On balance, I have concluded that bringing finality to this dispute outweighs the considerations noted above. While it can be argued that a financial make-whole constitutes a windfall, damages have long been considered an appropriate remedy at law and arbitration. In significant part, this reflects the difficulty of recreating lost opportunities and the simplicity of paying the equivalent of that lost opportunity. The reasons for considering the Award noted below as damages are set forth above. It should be added that restricting this remedy to the facts should assure that future grievants do not assume a financial make-whole is the inevitable end result of the arbitration process. This should assure that the Award avoids the creation of incentives to litigate.

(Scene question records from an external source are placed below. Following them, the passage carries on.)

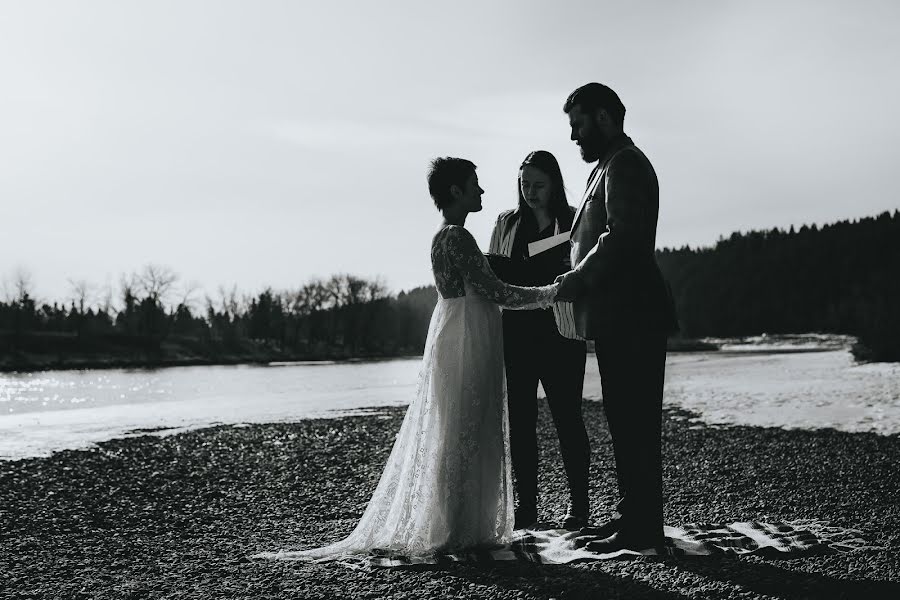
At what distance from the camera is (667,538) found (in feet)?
16.8

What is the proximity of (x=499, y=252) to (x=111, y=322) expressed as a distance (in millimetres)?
116848

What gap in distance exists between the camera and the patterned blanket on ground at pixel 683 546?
473 centimetres

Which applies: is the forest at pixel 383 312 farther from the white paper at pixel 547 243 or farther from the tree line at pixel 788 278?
the white paper at pixel 547 243

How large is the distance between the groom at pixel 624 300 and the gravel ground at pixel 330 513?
0.43m

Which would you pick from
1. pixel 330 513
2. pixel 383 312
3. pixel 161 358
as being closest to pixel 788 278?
pixel 383 312

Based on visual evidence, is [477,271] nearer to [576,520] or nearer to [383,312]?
[576,520]

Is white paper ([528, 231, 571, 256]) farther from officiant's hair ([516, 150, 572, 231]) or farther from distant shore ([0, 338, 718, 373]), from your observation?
distant shore ([0, 338, 718, 373])

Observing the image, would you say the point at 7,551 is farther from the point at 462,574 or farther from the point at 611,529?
the point at 611,529

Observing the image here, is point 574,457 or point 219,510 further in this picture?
point 219,510

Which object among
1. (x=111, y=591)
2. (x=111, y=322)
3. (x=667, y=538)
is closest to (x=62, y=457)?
(x=111, y=591)

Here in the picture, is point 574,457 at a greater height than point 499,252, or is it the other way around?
point 499,252

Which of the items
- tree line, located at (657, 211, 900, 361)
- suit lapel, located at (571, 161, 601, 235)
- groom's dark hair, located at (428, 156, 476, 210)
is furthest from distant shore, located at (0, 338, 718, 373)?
suit lapel, located at (571, 161, 601, 235)

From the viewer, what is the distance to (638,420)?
15.8 ft

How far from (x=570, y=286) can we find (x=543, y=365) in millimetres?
1080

The roughly one year delay from incident to remedy in this case itself provides a disincentive to unnecessarily litigate cases.


The County did violate the contract by its call-in practices on February 26, 1995.

As the remedy appropriate to the County's violation of Articles 1 and 6 of the contract, the County shall make the Grievant whole by paying him the difference between the wages and benefits he earned for the pay period covering February 26, 1995, and the wages and benefits he would have earned if he had been called in for the overtime worked by Chris Christensen on that date.

Dated at Madison, Wisconsin, this 12th day of January, 1996.

By Richard B. McLaughlin /s/

Richard B. McLaughlin, Arbitrator

1. See Mittenthal, Past Practice and the Administration of Collective Bargaining Agreements, Arbitration and Public Policy, (BNA, 1961).

2. How Arbitration Works, Elkouri & Elkouri, Fourth Edition (BNA, 1989) at 536.

3. Remedies in Arbitration, Hill & Sinicropi, First Edition (BNA, 1981) at 129.

4. See, generally, Remedies in Arbitration, Hill & Sinicropi, Second Edition (BNA, 1991) at 369: "While a majority of the arbitrators prefer a monetary award rather than a 'make-up' remedy for improper distribution of overtime, a study of the reported cases indicates that the remedy has varied depending upon the specific context of the violation."